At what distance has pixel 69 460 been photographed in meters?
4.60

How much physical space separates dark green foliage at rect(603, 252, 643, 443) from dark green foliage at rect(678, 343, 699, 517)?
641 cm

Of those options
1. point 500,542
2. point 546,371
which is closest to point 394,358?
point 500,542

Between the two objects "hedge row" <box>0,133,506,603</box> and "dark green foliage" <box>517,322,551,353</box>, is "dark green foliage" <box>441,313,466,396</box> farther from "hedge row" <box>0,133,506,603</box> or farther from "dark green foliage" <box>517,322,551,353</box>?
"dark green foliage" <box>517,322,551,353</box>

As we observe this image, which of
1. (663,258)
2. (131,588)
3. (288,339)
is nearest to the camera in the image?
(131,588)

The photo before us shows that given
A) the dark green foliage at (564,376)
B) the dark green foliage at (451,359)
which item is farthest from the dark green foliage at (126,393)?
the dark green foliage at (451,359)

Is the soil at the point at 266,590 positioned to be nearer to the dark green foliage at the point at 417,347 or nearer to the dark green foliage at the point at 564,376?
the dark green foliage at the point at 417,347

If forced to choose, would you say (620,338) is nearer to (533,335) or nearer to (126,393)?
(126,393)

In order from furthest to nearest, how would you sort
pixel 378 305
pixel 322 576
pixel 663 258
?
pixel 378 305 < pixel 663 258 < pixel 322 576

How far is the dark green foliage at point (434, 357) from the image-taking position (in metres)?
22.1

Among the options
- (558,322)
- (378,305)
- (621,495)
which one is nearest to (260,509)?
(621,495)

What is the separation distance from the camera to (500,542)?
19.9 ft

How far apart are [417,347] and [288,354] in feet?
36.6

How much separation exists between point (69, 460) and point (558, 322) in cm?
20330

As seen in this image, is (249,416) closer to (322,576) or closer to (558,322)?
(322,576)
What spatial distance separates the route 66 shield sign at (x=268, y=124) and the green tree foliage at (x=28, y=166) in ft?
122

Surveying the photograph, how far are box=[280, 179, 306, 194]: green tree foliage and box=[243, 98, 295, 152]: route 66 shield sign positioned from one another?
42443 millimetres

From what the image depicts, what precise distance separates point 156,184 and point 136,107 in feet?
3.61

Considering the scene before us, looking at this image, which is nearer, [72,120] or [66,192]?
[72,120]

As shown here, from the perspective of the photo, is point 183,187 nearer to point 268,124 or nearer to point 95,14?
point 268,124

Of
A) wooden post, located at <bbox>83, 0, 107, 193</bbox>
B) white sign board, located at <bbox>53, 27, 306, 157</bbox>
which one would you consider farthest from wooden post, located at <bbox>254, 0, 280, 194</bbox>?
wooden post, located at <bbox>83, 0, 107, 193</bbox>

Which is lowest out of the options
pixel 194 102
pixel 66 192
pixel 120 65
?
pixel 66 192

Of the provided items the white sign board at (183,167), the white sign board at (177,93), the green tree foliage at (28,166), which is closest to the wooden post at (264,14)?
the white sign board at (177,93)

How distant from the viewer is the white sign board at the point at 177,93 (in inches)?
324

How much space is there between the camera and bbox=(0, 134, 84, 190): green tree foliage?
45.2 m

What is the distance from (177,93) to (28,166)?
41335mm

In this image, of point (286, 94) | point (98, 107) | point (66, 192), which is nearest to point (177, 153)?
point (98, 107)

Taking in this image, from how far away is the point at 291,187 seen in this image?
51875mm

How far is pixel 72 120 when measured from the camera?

++++++++++

* _Goal_
Print everything from the line containing "Of the provided" down to the end of the rows above, reproducing each line word for word.

* _Full response_
Of the provided items the white sign board at (183,167), the white sign board at (177,93), the green tree foliage at (28,166), which is closest to the wooden post at (264,14)?
the white sign board at (177,93)

How distant from the viewer is the white sign board at the point at 177,93 (in inches)?
324

How much space is there between the camera and bbox=(0, 134, 84, 190): green tree foliage?
45.2 m

What is the distance from (177,93) to (28,166)?
41335mm

In this image, of point (286, 94) | point (98, 107) | point (66, 192), which is nearest to point (177, 153)?
point (98, 107)

Taking in this image, from how far away is the point at 291,187 seen in this image?
51875mm

How far is pixel 72 120 when measured from the camera?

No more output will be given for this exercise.